Growth stocks have been hit hard by the recent market selloff. However, this selloff is actually an opportunity to buy great Canadian growth stocks at a discount before the market recovers. Here are three growth stocks you might want to add to your buy list in July.
Lightspeed
Lightspeed (TSX:LSPD)(NYSE:LSPD) continues to invest to drive future growth and is adding new solutions to its platform, which bodes well for growth. In addition, it is expanding its presence in existing verticals, targeting new verticals, and selectively pursuing acquisitions to accelerate its product development and growth.
Positive growth drivers include a growing and diverse customer base, a high retention rate, and a growing mix of revenue from recurring subscriptions and transaction-based revenue.

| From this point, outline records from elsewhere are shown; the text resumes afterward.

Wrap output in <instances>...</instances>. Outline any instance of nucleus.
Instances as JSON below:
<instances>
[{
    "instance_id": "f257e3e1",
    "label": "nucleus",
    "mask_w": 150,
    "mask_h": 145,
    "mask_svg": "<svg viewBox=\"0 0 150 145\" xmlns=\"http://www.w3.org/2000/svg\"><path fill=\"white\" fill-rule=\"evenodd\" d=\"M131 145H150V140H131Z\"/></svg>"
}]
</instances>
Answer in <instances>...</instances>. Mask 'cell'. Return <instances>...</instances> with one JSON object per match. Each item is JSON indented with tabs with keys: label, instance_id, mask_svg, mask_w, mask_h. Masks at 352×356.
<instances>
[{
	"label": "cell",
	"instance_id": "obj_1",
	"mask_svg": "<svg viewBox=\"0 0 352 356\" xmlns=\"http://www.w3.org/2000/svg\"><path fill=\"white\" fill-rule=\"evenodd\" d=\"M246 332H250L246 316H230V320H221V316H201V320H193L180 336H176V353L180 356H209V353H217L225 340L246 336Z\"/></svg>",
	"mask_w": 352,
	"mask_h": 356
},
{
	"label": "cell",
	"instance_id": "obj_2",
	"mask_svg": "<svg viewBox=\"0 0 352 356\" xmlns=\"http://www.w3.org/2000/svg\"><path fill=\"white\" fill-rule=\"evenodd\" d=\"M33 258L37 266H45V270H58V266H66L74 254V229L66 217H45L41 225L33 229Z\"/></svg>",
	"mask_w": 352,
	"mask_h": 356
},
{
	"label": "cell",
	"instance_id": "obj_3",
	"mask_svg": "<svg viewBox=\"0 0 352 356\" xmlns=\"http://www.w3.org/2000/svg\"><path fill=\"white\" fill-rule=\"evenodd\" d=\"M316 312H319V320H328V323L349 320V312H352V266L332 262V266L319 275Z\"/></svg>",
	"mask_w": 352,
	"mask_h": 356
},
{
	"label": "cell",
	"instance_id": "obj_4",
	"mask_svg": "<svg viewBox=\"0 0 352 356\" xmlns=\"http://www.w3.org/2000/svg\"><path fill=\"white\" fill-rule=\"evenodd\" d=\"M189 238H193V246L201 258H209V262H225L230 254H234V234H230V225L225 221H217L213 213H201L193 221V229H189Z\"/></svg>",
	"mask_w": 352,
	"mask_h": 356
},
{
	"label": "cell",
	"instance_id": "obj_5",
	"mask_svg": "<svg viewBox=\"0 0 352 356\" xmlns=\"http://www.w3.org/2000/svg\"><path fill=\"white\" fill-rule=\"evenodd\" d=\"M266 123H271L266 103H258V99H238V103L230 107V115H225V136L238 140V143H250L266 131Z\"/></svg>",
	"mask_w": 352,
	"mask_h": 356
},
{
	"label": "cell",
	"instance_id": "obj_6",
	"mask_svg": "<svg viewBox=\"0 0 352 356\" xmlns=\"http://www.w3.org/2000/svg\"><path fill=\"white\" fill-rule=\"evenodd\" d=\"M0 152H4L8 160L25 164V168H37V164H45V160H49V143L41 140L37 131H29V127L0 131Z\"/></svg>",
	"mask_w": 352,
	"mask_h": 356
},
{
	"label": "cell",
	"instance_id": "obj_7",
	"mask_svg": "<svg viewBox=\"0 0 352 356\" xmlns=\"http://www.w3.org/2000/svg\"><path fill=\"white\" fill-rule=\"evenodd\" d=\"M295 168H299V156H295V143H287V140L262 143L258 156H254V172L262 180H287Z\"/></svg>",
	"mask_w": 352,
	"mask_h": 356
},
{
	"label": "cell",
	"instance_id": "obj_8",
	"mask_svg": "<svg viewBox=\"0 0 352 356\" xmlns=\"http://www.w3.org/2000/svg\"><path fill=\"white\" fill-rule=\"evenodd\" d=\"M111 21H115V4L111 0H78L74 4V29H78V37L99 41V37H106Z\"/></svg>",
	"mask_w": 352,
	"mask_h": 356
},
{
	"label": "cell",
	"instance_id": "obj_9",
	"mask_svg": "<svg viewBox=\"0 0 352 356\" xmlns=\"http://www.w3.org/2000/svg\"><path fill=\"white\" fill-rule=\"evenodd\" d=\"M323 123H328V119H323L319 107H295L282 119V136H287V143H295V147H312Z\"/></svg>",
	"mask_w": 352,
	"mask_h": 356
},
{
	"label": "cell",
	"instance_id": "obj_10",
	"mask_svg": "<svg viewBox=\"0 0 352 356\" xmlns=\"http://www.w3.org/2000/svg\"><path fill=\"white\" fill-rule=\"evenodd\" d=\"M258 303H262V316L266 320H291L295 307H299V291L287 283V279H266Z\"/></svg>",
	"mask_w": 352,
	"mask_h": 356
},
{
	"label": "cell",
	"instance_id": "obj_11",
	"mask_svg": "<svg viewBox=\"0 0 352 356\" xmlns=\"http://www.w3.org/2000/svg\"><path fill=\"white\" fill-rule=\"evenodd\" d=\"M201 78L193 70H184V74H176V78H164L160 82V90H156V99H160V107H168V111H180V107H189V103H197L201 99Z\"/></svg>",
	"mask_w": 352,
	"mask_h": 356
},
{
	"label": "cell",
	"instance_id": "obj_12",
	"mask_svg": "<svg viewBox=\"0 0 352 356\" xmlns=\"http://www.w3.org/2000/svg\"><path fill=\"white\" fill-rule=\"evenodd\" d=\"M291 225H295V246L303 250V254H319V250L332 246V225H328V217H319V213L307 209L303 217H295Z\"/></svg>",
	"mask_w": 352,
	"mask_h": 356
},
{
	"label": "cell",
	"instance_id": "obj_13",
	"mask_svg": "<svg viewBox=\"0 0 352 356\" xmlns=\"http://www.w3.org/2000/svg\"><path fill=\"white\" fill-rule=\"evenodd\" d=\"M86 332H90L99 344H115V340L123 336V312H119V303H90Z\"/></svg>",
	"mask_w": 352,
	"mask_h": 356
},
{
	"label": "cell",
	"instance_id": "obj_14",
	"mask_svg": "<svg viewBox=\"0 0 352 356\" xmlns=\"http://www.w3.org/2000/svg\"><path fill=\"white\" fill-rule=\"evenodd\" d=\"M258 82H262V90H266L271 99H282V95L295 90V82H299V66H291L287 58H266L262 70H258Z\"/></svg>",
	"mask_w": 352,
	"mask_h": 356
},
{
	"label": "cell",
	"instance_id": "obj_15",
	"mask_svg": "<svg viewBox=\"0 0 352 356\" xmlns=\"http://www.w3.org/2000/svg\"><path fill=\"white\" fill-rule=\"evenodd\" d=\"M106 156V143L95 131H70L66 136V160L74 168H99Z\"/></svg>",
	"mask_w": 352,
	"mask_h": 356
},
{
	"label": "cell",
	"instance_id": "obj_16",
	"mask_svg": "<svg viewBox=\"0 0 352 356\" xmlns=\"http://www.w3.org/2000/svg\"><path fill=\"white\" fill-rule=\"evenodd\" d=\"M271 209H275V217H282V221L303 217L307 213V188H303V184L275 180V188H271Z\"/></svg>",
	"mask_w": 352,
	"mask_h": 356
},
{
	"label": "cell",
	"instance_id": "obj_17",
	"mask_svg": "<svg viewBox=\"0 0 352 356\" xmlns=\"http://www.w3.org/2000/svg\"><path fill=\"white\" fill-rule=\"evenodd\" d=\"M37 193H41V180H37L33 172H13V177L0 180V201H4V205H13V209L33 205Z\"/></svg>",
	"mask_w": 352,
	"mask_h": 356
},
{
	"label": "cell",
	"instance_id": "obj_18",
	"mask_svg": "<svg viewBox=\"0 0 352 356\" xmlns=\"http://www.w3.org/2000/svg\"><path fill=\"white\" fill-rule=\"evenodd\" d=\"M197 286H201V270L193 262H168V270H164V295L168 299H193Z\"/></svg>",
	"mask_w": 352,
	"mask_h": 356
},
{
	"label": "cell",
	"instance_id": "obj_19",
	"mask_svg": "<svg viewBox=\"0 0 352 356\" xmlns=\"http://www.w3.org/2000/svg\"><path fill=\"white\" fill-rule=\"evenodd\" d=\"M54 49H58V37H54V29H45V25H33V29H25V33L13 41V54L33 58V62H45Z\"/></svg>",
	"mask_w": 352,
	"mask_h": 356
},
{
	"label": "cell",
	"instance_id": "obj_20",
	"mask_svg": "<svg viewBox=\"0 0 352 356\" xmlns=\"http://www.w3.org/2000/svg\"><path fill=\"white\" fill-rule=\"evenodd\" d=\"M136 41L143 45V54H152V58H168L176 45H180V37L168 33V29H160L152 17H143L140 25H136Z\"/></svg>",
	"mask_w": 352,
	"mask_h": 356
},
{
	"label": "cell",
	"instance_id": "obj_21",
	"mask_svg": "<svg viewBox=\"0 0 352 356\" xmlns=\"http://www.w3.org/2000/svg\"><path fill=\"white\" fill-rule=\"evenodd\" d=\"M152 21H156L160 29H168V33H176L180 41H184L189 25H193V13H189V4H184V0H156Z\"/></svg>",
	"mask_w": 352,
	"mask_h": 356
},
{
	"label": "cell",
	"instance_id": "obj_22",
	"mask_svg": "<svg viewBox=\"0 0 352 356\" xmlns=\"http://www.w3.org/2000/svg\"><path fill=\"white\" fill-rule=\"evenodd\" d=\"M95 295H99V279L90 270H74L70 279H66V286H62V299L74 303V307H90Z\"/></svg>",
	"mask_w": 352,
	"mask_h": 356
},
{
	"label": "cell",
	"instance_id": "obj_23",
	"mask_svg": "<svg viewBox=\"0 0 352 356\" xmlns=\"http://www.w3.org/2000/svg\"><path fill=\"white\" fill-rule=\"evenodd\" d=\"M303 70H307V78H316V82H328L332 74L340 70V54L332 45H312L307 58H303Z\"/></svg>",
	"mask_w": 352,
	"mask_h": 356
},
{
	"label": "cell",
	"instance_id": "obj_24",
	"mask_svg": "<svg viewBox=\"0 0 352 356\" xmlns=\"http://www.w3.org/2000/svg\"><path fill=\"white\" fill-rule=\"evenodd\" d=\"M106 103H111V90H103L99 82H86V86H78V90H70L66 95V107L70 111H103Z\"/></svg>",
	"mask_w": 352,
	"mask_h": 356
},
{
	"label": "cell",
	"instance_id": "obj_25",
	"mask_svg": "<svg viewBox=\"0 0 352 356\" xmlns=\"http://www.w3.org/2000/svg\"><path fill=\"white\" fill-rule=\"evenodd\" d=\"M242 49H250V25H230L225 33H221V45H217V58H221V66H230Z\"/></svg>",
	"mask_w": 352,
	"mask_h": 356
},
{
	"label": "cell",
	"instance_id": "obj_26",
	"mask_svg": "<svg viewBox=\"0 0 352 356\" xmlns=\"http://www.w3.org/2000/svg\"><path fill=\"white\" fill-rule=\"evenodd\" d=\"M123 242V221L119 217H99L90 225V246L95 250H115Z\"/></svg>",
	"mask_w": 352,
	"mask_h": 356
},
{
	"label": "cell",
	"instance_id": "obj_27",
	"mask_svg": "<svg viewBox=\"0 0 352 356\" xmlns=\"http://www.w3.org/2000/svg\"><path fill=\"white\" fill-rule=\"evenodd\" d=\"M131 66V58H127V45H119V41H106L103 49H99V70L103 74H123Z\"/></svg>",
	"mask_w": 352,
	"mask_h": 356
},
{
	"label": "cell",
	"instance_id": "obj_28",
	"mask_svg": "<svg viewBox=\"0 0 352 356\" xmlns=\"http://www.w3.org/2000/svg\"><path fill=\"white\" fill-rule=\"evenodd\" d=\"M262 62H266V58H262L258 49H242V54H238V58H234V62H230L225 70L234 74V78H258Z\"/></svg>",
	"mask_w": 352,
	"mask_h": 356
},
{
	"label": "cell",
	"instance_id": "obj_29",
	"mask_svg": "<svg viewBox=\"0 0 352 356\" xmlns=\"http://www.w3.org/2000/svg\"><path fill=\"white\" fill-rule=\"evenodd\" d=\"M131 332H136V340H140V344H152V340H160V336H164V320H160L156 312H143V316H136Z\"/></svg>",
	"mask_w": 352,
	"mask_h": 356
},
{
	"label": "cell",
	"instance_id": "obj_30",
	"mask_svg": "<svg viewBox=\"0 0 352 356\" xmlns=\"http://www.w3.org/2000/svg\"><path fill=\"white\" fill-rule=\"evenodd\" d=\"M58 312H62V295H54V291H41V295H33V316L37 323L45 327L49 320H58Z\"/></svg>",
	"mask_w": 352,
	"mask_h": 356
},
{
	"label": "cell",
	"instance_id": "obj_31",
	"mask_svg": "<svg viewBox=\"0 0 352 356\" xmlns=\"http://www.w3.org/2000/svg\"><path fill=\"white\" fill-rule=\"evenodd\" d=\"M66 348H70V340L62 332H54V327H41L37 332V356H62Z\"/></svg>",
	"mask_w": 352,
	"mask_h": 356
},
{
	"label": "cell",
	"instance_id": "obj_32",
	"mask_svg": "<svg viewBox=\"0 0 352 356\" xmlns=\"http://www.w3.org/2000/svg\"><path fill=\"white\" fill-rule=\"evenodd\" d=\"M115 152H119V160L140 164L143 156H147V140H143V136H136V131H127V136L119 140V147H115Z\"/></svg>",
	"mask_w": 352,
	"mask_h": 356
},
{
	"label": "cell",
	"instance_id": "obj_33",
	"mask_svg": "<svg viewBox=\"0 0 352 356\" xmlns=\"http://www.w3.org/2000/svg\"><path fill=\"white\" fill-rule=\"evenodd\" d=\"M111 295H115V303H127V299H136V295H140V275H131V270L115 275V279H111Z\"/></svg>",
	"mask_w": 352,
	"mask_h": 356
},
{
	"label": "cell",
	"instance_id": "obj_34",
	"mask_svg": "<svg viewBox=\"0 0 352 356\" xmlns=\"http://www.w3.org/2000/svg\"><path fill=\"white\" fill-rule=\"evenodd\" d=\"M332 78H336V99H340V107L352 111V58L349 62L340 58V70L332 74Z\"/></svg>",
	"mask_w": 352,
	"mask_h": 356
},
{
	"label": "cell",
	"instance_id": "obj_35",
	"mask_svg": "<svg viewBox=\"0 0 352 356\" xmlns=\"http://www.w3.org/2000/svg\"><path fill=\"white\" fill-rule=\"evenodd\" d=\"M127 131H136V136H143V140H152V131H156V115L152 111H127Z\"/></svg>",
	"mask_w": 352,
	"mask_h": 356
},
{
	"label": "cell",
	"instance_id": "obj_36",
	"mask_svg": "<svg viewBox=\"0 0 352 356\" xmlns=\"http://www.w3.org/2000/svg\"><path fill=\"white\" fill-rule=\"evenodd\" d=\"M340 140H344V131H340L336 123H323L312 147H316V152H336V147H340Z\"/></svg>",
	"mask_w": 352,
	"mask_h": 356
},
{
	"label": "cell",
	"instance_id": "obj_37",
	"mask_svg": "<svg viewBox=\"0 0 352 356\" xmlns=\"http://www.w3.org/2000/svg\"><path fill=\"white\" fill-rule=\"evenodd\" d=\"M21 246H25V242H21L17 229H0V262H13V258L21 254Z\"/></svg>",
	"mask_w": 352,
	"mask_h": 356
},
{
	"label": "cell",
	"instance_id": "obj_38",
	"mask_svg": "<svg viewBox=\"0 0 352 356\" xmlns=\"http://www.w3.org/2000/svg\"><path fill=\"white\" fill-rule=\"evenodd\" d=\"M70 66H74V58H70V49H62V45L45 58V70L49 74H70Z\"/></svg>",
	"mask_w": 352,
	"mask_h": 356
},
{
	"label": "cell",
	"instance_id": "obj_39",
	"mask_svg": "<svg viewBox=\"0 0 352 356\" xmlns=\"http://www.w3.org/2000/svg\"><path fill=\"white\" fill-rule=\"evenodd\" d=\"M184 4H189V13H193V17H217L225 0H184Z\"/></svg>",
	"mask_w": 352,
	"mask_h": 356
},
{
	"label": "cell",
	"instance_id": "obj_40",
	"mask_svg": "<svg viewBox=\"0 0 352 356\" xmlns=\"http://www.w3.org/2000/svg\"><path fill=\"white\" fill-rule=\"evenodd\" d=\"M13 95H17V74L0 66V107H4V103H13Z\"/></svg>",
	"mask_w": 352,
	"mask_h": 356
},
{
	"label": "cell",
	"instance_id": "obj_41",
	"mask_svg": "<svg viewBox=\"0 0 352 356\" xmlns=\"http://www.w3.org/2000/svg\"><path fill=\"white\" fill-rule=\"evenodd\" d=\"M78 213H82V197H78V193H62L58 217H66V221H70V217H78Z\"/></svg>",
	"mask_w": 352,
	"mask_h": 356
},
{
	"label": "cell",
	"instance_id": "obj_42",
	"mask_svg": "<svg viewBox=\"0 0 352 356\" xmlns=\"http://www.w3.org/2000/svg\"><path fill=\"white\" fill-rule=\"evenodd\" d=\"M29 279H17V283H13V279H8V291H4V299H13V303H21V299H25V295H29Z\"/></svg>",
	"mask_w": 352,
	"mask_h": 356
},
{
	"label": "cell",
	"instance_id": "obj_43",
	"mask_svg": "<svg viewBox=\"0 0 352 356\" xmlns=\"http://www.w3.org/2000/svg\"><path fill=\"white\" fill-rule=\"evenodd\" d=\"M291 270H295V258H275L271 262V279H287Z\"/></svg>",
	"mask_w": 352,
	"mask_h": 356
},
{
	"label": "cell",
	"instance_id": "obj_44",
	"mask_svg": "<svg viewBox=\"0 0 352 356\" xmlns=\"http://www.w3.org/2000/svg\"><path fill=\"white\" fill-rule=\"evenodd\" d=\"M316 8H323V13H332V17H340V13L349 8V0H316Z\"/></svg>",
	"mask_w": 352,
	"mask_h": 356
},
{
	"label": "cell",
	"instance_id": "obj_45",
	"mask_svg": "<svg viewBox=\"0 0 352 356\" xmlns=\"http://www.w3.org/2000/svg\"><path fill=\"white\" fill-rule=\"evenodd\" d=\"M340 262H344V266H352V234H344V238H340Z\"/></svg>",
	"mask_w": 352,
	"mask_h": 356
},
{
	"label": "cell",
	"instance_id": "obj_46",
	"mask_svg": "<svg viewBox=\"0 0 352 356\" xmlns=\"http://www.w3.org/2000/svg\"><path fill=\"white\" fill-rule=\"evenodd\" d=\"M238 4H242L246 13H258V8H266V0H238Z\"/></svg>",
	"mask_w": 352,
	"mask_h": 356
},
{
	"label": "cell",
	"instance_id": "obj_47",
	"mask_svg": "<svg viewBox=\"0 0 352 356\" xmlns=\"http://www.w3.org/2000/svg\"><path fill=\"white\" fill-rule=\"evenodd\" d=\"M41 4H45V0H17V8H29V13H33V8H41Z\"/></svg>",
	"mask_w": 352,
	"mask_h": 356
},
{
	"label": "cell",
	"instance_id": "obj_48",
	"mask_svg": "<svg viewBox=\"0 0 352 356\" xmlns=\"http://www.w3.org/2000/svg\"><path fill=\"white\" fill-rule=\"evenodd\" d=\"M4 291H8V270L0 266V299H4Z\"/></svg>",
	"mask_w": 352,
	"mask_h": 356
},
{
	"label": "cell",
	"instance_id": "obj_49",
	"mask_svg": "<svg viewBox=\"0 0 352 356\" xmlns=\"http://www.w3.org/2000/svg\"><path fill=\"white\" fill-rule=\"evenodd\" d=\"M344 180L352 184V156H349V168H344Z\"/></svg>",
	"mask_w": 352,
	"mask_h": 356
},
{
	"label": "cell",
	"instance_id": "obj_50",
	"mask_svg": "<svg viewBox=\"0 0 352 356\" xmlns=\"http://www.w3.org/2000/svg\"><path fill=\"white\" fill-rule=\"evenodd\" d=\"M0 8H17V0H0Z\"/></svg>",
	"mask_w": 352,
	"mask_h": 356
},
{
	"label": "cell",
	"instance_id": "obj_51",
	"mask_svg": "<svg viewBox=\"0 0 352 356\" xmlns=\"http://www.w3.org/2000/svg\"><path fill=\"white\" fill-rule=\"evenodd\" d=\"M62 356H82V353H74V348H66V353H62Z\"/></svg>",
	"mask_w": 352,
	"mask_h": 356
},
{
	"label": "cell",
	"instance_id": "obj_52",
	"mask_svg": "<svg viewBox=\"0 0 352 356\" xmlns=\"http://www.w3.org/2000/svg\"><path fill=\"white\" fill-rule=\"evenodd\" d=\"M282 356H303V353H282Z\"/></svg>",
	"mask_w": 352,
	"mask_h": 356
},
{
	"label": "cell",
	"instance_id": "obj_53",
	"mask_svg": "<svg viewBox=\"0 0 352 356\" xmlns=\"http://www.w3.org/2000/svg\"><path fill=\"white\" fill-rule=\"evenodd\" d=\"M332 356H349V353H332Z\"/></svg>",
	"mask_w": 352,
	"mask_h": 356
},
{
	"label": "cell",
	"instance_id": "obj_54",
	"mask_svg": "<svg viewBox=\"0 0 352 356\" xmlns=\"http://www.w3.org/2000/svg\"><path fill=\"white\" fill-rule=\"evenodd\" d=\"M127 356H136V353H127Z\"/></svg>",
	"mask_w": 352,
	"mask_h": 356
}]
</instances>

Economic headwinds will pass eventually and Lightspeed will once again be the race for e-commerce darlings. The company’s consistent performance and strong growth prospects point to a strong recovery in its price. Lightspeed forecasts organic sales growth of 35-40% for fiscal 2023.
We can expect management to continue making deals to better position itself for the next bull run.
Aritzia
Aritzia (TSX:ATZ), a designer and retailer of clothing and accessories, is one of the best Canadian growth stocks to buy in July.
With a track record of successful execution, Aritzia has strong leadership and a healthy balance sheet. The brand is seeing growing awareness and has plenty of opportunities for further growth. The retailer continues its expansion in the U.S. by opening new stores. The company plans to open between eight and 10 stores in fiscal 2023, which will be mostly located in the U.S.
Growth is also driven by e-commerce. Management has for goal to increase e-commerce revenue to over 50% of its business.
In its most recent quarter, the company saw a 66% increase in revenue. Net profit over the same period increased by 113%. U.S. revenue grew 108.8%, while e-commerce sales jumped 21.4% in the quarter.
Aritzia will report its first-quarter financial results on July 7. Shares could have a boost if the company beats estimates like this has been the case in the past quarters.
Constellation Software
Constellation Software (TSX:CSU) makes its money by acquiring relatively small niche software companies around the world. Although a recession can impact its business, most of its revenue is recurring and economically resilient. The company’s strategy of using its free cash flow for acquisitions is attractive and will allow it to continue to create value for its shareholders.
Likewise, tech companies‘ valuations are rapidly declining. This means Constellation can deploy more of its excess cash flow into acquisitions at bargain prices and better long-term returns. Constellation has been one of the best-performing Canadian growth stocks over the past few decades.
The company’s earnings in the first quarter of fiscal 2022 were good. Constellation revenue increased 22% year over year to $1.43 billion. Meanwhile, the company posted a net profit of $111 million. Analysts expect this software aggregator to post even better numbers in the coming quarters. Such a promising stock is worth putting on your watch list during market downturns.